We Should Focus on Water, Not High-Speed Rail
“They act like they have an unlimited purse.”
No, not the LA Dodgers. Instead, that’s a Southern California resident talking about Democrat leaders in Sacramento and Washington and their willfully blind support of the flawed California High-Speed Rail project.
California is a land with abundant resources that has given opportunity and hope to so many who came west to establish a new and better way of life. But the status quo is not always sustainable.
Just because California is a land of plenty doesn’t mean we can waste our resources and taxpayer dollars. But that is exactly what is being done with California High-Speed Rail—a project that takes time and money away from what is truly needed, like drought relief.

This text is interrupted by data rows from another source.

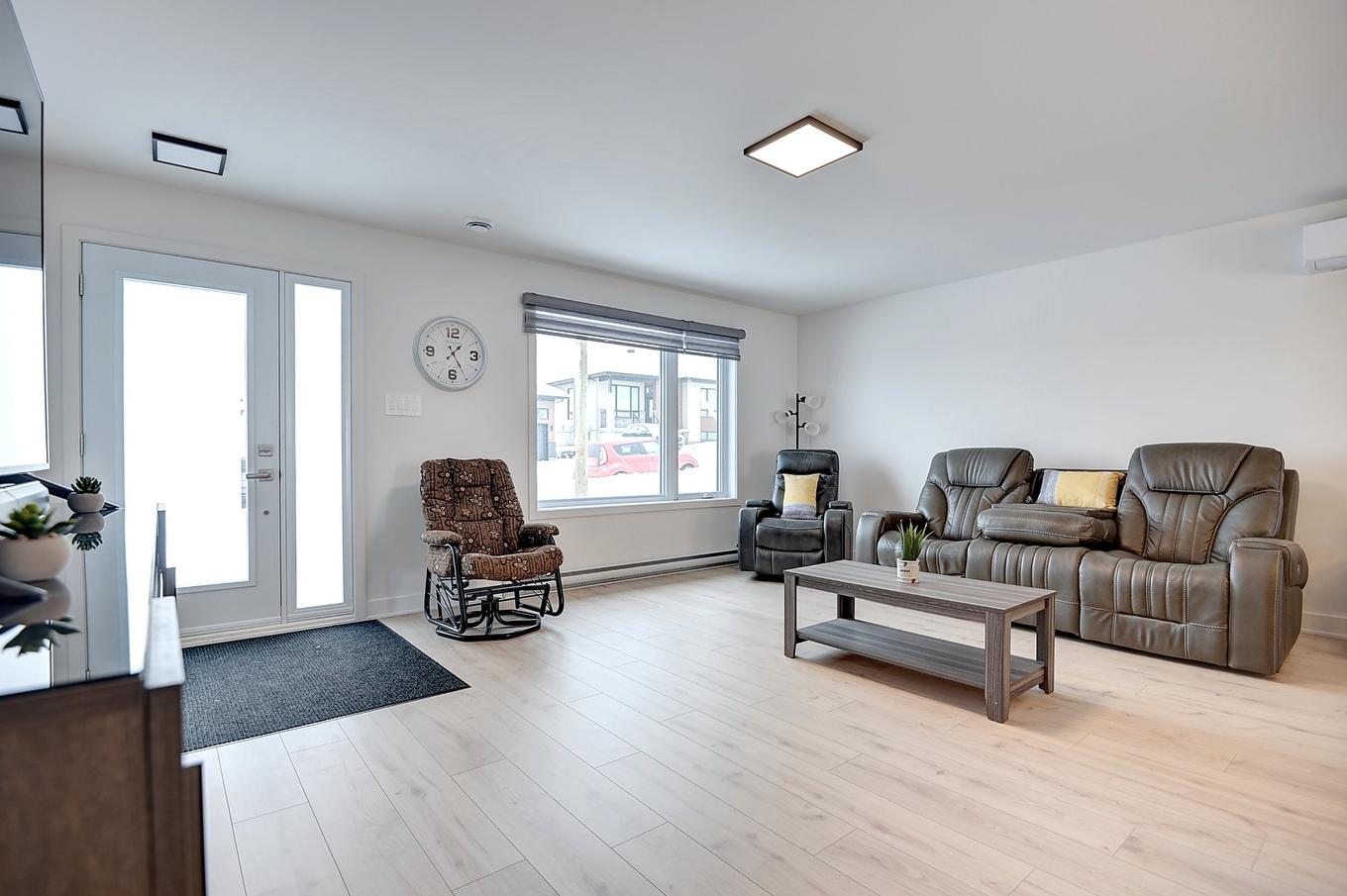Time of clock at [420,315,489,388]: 1:24
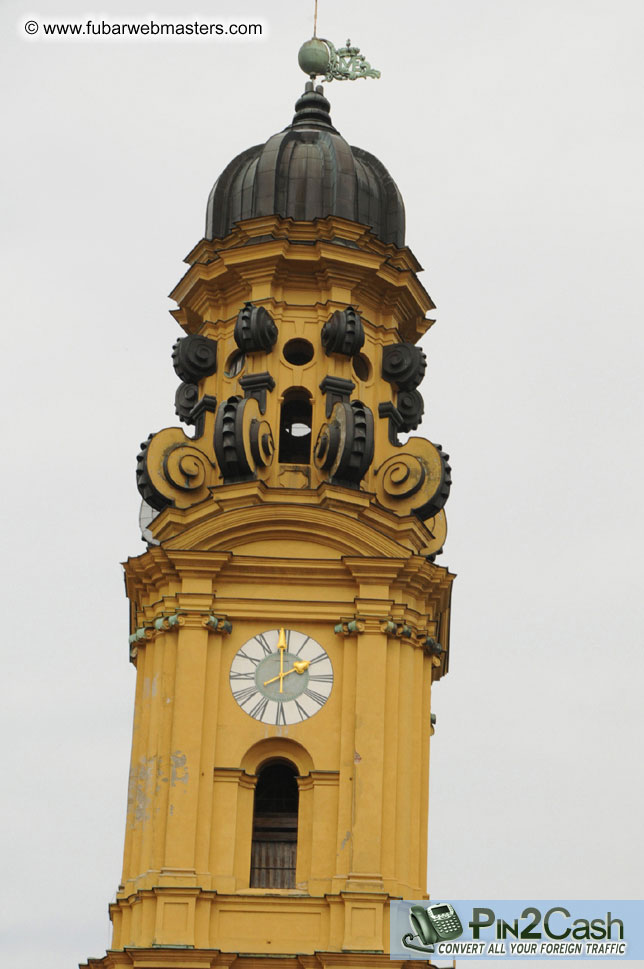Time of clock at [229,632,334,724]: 2:00
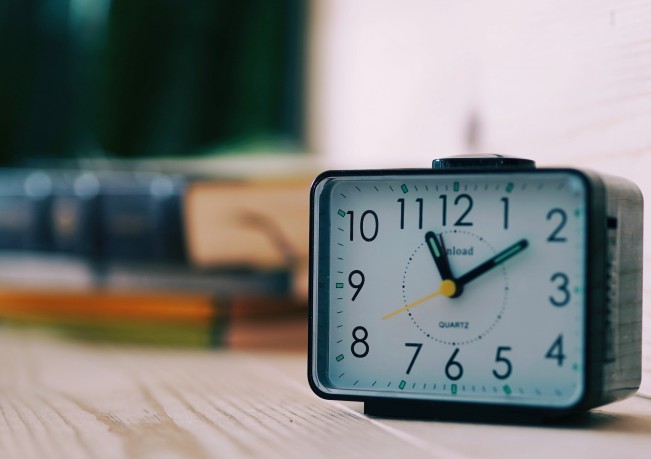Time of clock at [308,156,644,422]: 11:09
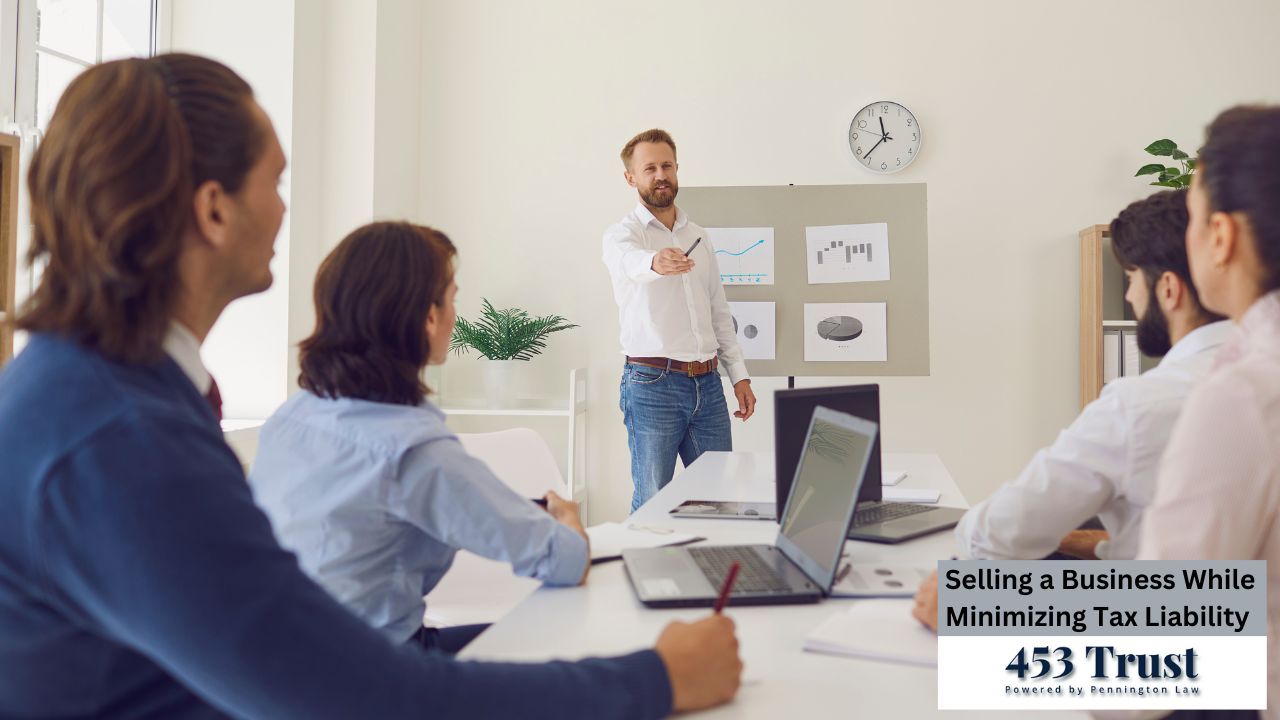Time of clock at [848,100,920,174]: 11:36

Since being presented to the voters, California High-Speed Rail costs have exploded, ridership estimates have shrunk, and speed projections have been questioned when analyzed by engineering’s brightest minds.
At the same time, our state has endured the worst drought in a century that has been exacerbated by planning and judgment errors from government leaders. And years into the crisis, infrastructure and long-term solutions are nowhere to be seen.

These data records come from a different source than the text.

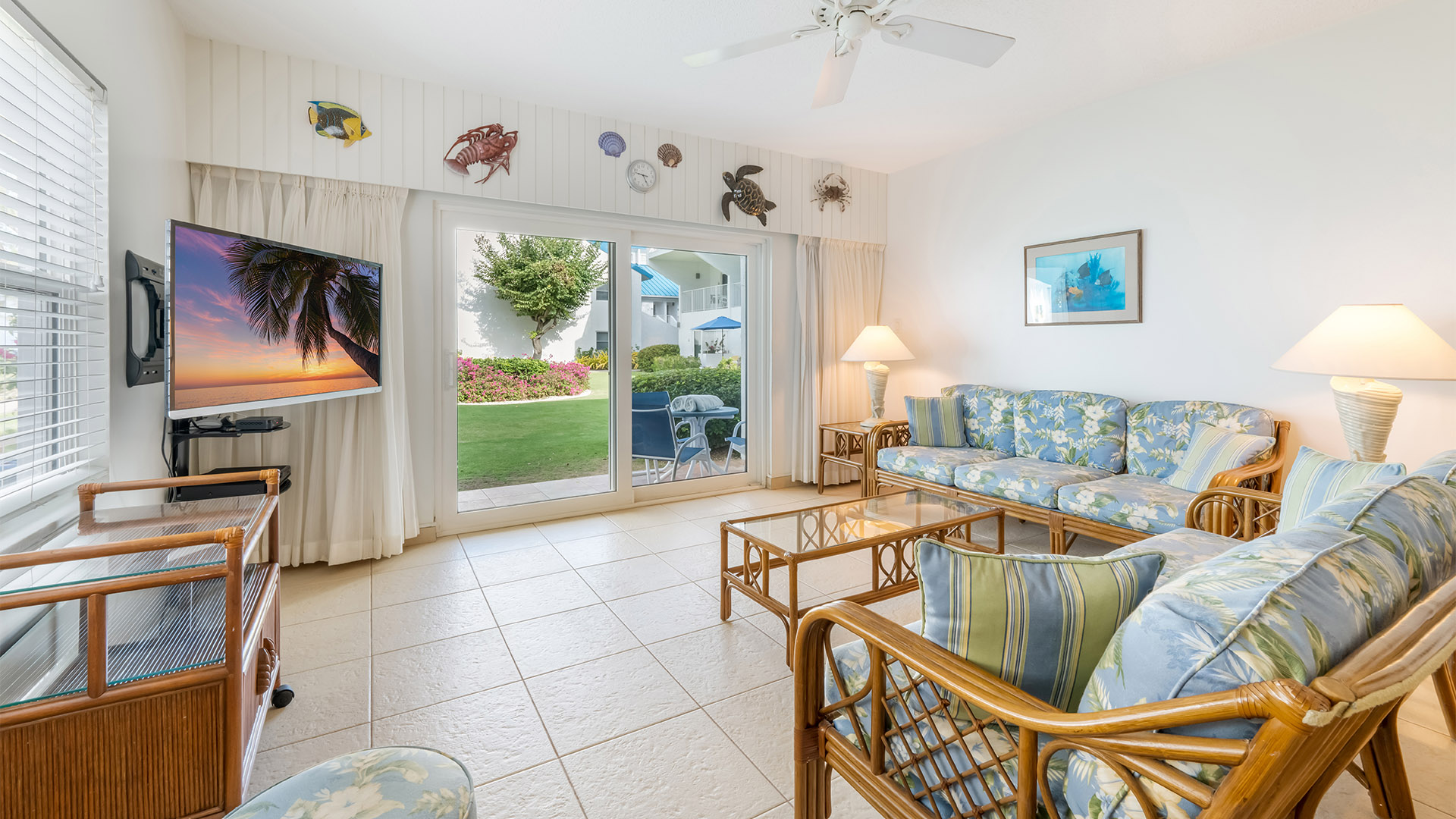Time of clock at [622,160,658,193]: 9:25
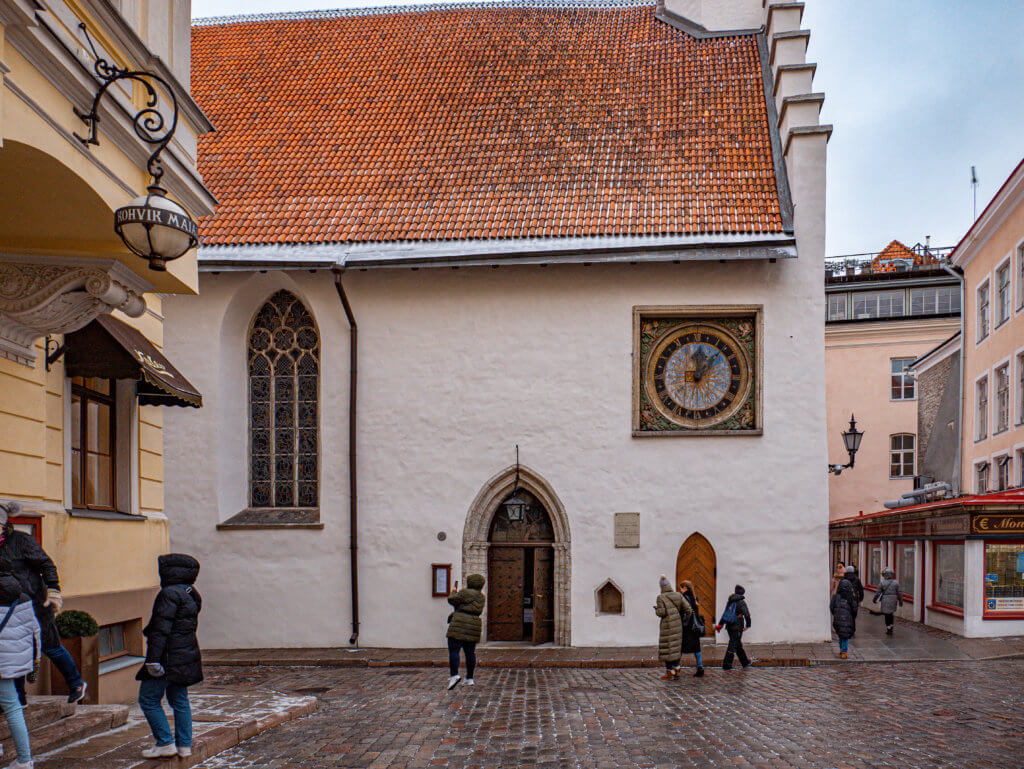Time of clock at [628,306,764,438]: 12:07
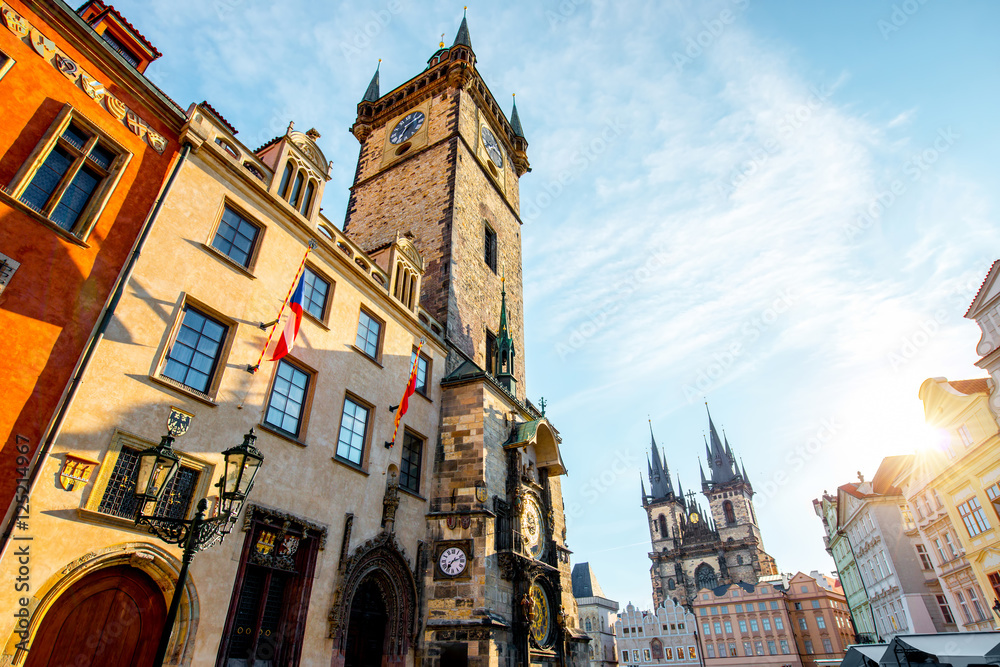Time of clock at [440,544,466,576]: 7:11
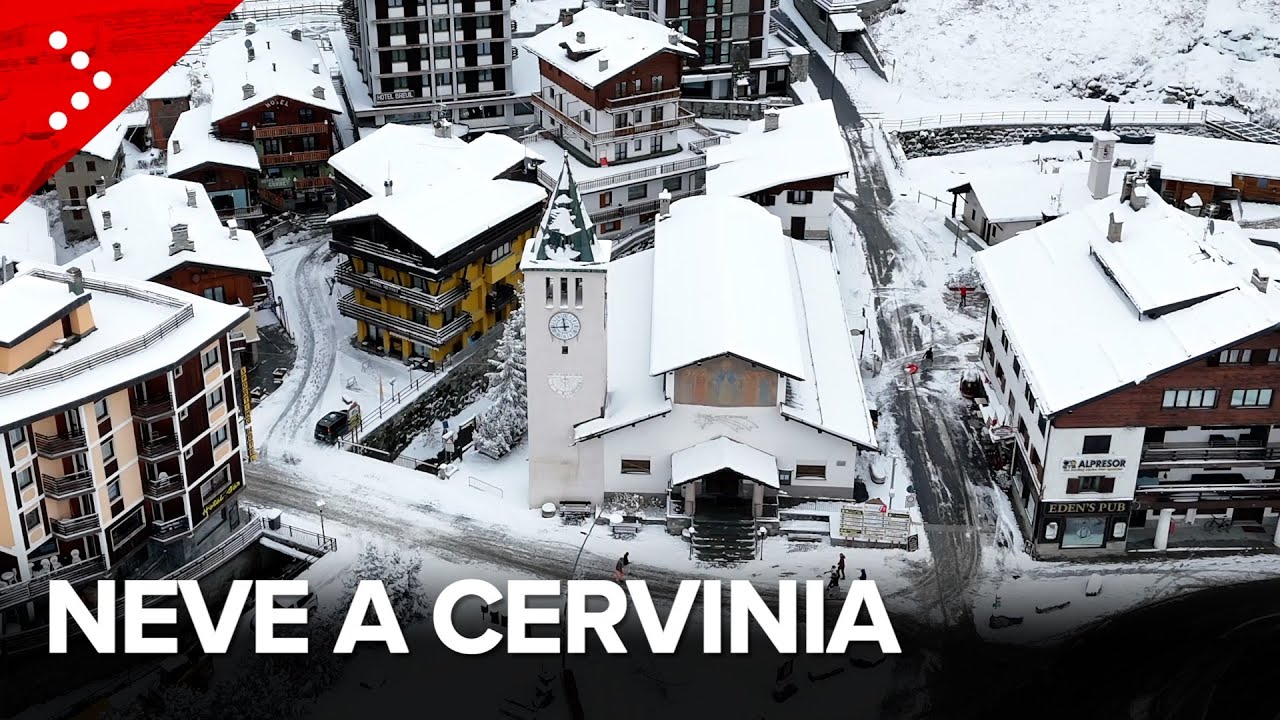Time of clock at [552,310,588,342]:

The big problem in California is that time and money that should be spent responding to the drought has instead been wasted on a boondoggle that California residents don’t even want.

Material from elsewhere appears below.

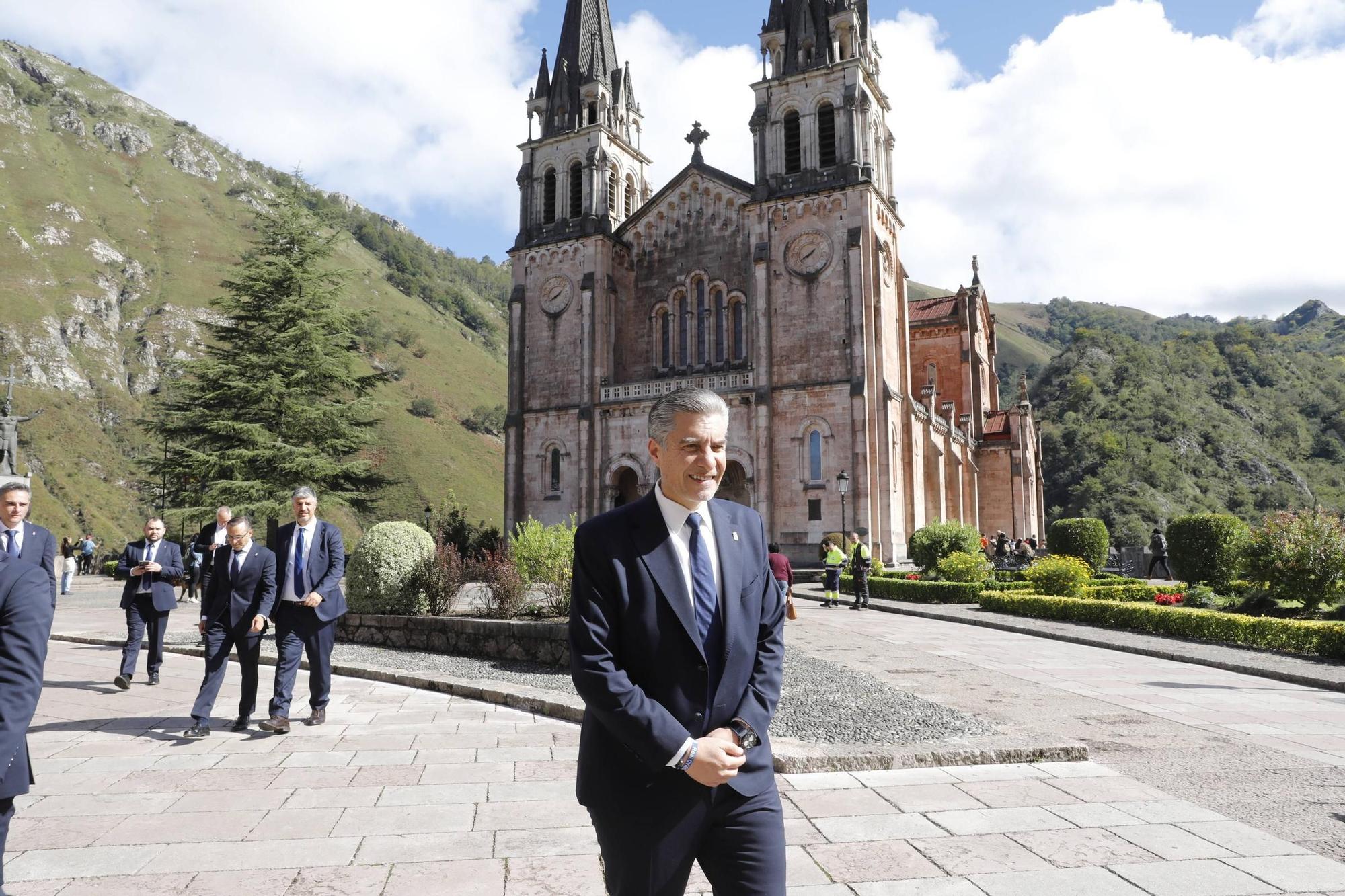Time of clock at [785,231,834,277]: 1:39
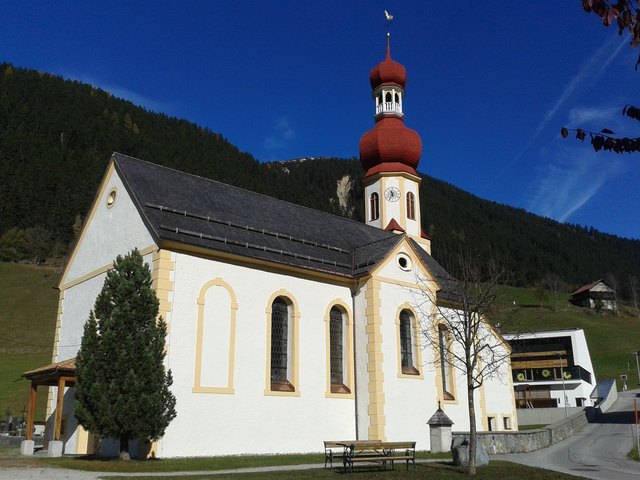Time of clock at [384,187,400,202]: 11:35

Residents up and down the high-speed rail route—from blue-collar suburbs to city centers—are coming out in protest to the project, which would negatively affect dozens of schools, churches, and parks along with tens of thousands of homes.
But the negative impacts stretch beyond areas near the tracks. Current estimates state that the high-speed rail project will cost over twice as much as the original plan voters approved in 2008. Private investment that was promised remains nonexistent and Republicans in Congress are committed to not putting another federal taxpayer dollar to this flawed project.
Just tonight, the House of Representatives passed a transportation bill that blocks federal funding for the California High-Speed Rail project. Since taking the majority in the House, Republicans have been committed to ensure hardworking Americans’ tax dollars aren’t wasted on projects that don’t reflect today’s reality or tomorrow’s potential.
But just imagine what could be done if the energy used in pursuit of this fundamentally flawed project was instead used to help relieve the drought. Water storage projects that never got off the ground could have actually been built and more water could be flowing to people’s homes, farms, and neighborhoods.
Former Representative Tom Campbell has the right idea, and put it very simply in the OC Register: “California should take the money going to Gov. Jerry Brown’s train and use it to build more water storage.” If the governor did that, we could take advantage of the next rainstorms and the winter snow pack to make sure Californians get the water they need, not the train nobody wants.